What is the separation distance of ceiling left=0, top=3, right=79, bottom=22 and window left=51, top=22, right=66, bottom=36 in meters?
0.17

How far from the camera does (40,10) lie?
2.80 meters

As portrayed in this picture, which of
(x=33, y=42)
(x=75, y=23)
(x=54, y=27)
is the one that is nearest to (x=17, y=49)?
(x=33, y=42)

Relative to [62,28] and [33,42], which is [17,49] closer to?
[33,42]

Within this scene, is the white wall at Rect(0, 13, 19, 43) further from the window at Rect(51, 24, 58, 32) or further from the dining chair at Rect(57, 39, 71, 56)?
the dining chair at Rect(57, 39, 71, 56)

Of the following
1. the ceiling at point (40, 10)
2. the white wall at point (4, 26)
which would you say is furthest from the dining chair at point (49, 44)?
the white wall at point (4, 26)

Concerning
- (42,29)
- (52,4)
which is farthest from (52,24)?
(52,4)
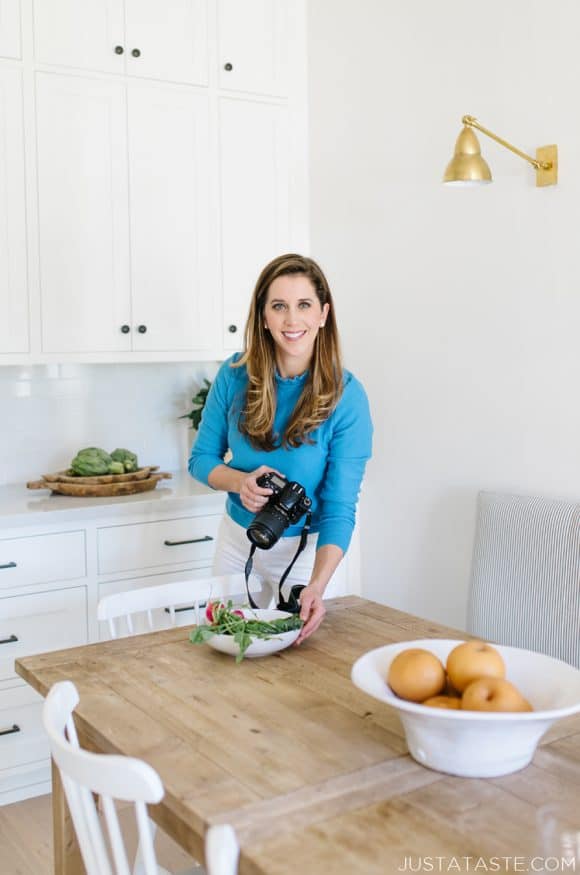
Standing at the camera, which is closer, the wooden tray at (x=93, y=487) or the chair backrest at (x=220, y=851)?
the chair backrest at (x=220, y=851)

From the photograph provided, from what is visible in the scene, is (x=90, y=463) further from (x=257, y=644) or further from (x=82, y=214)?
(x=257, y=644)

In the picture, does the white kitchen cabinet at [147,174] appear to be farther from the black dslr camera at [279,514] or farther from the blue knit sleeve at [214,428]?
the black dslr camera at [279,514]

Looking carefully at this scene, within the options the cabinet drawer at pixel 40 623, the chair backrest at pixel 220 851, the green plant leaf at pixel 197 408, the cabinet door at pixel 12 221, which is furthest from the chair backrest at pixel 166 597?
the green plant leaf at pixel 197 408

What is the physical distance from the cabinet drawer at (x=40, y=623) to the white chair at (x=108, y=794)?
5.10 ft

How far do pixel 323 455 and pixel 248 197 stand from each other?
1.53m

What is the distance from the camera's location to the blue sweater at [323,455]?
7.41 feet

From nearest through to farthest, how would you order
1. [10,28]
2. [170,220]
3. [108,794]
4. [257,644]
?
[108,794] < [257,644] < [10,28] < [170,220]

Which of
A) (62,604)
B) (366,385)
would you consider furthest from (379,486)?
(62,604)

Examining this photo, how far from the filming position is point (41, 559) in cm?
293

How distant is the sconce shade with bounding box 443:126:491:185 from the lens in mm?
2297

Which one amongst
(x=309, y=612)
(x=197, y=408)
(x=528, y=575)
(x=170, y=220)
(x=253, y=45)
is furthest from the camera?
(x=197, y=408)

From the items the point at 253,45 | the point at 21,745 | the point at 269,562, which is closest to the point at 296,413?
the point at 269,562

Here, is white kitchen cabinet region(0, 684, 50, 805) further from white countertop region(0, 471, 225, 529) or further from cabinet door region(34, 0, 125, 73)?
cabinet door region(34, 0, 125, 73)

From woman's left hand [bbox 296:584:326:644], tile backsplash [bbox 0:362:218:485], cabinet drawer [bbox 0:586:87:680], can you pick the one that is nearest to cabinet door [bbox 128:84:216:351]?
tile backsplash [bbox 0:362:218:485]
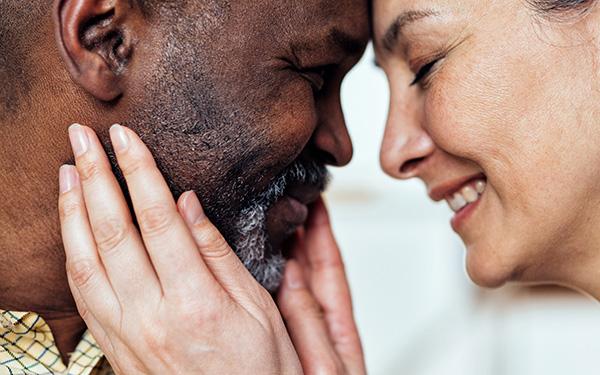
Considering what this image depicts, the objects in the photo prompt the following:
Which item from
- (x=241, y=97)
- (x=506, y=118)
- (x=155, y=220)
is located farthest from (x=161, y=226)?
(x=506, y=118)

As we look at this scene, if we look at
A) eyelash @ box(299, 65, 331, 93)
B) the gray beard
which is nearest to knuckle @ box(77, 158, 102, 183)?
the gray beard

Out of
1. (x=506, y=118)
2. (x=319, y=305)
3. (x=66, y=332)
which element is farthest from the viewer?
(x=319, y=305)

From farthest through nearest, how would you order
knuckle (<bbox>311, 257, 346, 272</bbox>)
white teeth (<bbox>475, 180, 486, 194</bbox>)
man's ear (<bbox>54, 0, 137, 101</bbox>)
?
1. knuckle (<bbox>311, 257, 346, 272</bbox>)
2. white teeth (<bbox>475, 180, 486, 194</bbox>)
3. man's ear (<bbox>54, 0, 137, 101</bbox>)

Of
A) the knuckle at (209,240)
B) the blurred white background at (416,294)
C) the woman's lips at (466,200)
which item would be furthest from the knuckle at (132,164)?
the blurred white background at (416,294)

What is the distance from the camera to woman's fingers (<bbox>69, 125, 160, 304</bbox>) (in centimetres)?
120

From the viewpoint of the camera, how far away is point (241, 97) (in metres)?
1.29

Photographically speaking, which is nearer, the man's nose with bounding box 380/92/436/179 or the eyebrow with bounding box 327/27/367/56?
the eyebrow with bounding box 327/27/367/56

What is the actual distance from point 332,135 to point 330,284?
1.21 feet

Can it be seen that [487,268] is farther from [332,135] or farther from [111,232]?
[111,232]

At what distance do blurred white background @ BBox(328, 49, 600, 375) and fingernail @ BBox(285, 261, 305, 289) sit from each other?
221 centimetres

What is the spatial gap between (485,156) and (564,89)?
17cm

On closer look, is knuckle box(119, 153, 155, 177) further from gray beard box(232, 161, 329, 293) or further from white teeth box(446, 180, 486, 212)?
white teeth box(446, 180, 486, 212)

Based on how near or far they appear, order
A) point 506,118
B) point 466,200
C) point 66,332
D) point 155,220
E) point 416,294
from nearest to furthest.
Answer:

::::

#### [WHAT YOU ARE ASKED TO DO]
Could you recast every item above as a numbered list, with the blank lines dropped and the pictures left out?

#### [SOLUTION TO THIS PROBLEM]
1. What is the separation distance of ceiling left=0, top=3, right=79, bottom=22 and window left=51, top=22, right=66, bottom=36 in meters?
2. 0.17
3. How far from the camera does (40,10) lie?
4. 2.80 meters
5. As portrayed in this picture, which of
6. (x=33, y=42)
7. (x=75, y=23)
8. (x=54, y=27)
9. is the one that is nearest to (x=17, y=49)?
10. (x=33, y=42)
11. Relative to [62,28] and [33,42], which is [17,49] closer to?
12. [33,42]
13. Within this scene, is the white wall at Rect(0, 13, 19, 43) further from the window at Rect(51, 24, 58, 32) or further from the dining chair at Rect(57, 39, 71, 56)?
14. the dining chair at Rect(57, 39, 71, 56)
15. Of the following
16. 1. the ceiling at point (40, 10)
17. 2. the white wall at point (4, 26)
18. which would you say is furthest from the dining chair at point (49, 44)?
19. the white wall at point (4, 26)
20. Concerning
21. - (42,29)
22. - (52,4)
23. which is farthest from (52,24)?
24. (52,4)
25. Standing at the camera, which is closer, the wooden tray at (x=93, y=487) or the chair backrest at (x=220, y=851)?
26. the chair backrest at (x=220, y=851)
27. From the photograph provided, from what is visible in the scene, is (x=90, y=463) further from (x=257, y=644) or further from (x=82, y=214)?
28. (x=257, y=644)
29. In the picture, does the white kitchen cabinet at [147,174] appear to be farther from the black dslr camera at [279,514] or farther from the blue knit sleeve at [214,428]?
30. the black dslr camera at [279,514]
31. Looking carefully at this scene, within the options the cabinet drawer at pixel 40 623, the chair backrest at pixel 220 851, the green plant leaf at pixel 197 408, the cabinet door at pixel 12 221, which is furthest from the chair backrest at pixel 166 597?
32. the green plant leaf at pixel 197 408
33. What is the physical distance from the cabinet drawer at (x=40, y=623) to the white chair at (x=108, y=794)?
34. 5.10 ft
35. How far do pixel 323 455 and pixel 248 197 stand from each other?
36. 1.53m
37. What is the distance from the camera's location to the blue sweater at [323,455]?
38. 7.41 feet
39. From nearest through to farthest, how would you order
40. 1. [10,28]
41. 2. [170,220]
42. 3. [108,794]
43. 4. [257,644]
44. ?
45. [108,794] < [257,644] < [10,28] < [170,220]
46. Which of
47. A) (62,604)
48. B) (366,385)
49. would you consider furthest from (379,486)?
50. (62,604)
51. Examining this photo, how far from the filming position is point (41, 559) in cm?
52. 293
53. How distant is the sconce shade with bounding box 443:126:491:185 from the lens in mm?
54. 2297
55. Which one amongst
56. (x=309, y=612)
57. (x=197, y=408)
58. (x=528, y=575)
59. (x=170, y=220)
60. (x=253, y=45)
61. is furthest from the camera?
62. (x=197, y=408)
63. From the items the point at 253,45 | the point at 21,745 | the point at 269,562, which is closest to the point at 296,413?
64. the point at 269,562
65. Here, is white kitchen cabinet region(0, 684, 50, 805) further from white countertop region(0, 471, 225, 529) or further from cabinet door region(34, 0, 125, 73)?
66. cabinet door region(34, 0, 125, 73)
67. From woman's left hand [bbox 296:584:326:644], tile backsplash [bbox 0:362:218:485], cabinet drawer [bbox 0:586:87:680], can you pick the one that is nearest to cabinet door [bbox 128:84:216:351]?
68. tile backsplash [bbox 0:362:218:485]
69. Considering what this image depicts, the objects in the photo prompt the following:
70. Which item from
71. - (x=241, y=97)
72. - (x=506, y=118)
73. - (x=155, y=220)
74. is located farthest from (x=161, y=226)?
75. (x=506, y=118)
76. As we look at this scene, if we look at
77. A) eyelash @ box(299, 65, 331, 93)
78. B) the gray beard
79. which is nearest to knuckle @ box(77, 158, 102, 183)?
80. the gray beard
81. Out of
82. 1. (x=506, y=118)
83. 2. (x=319, y=305)
84. 3. (x=66, y=332)
85. which element is farthest from the viewer?
86. (x=319, y=305)
87. From farthest through nearest, how would you order
88. knuckle (<bbox>311, 257, 346, 272</bbox>)
89. white teeth (<bbox>475, 180, 486, 194</bbox>)
90. man's ear (<bbox>54, 0, 137, 101</bbox>)
91. ?
92. 1. knuckle (<bbox>311, 257, 346, 272</bbox>)
93. 2. white teeth (<bbox>475, 180, 486, 194</bbox>)
94. 3. man's ear (<bbox>54, 0, 137, 101</bbox>)
95. Of
96. A) the knuckle at (209,240)
97. B) the blurred white background at (416,294)
98. C) the woman's lips at (466,200)
99. which item would be furthest from the knuckle at (132,164)?
100. the blurred white background at (416,294)
101. What is the distance from the camera to woman's fingers (<bbox>69, 125, 160, 304</bbox>) (in centimetres)?
102. 120
103. From the viewpoint of the camera, how far away is point (241, 97) (in metres)?
104. 1.29
105. Photographically speaking, which is nearer, the man's nose with bounding box 380/92/436/179 or the eyebrow with bounding box 327/27/367/56?
106. the eyebrow with bounding box 327/27/367/56
107. What is the actual distance from point 332,135 to point 330,284?
108. 1.21 feet
109. Can it be seen that [487,268] is farther from [332,135] or farther from [111,232]?
110. [111,232]
111. At what distance do blurred white background @ BBox(328, 49, 600, 375) and fingernail @ BBox(285, 261, 305, 289) sit from each other?
112. 221 centimetres
113. What is the spatial gap between (485,156) and (564,89)?
114. 17cm
115. On closer look, is knuckle box(119, 153, 155, 177) further from gray beard box(232, 161, 329, 293) or further from white teeth box(446, 180, 486, 212)?
116. white teeth box(446, 180, 486, 212)
117. Based on how near or far they appear, order
118. A) point 506,118
119. B) point 466,200
120. C) point 66,332
121. D) point 155,220
122. E) point 416,294
123. from nearest to furthest.
124. Answer:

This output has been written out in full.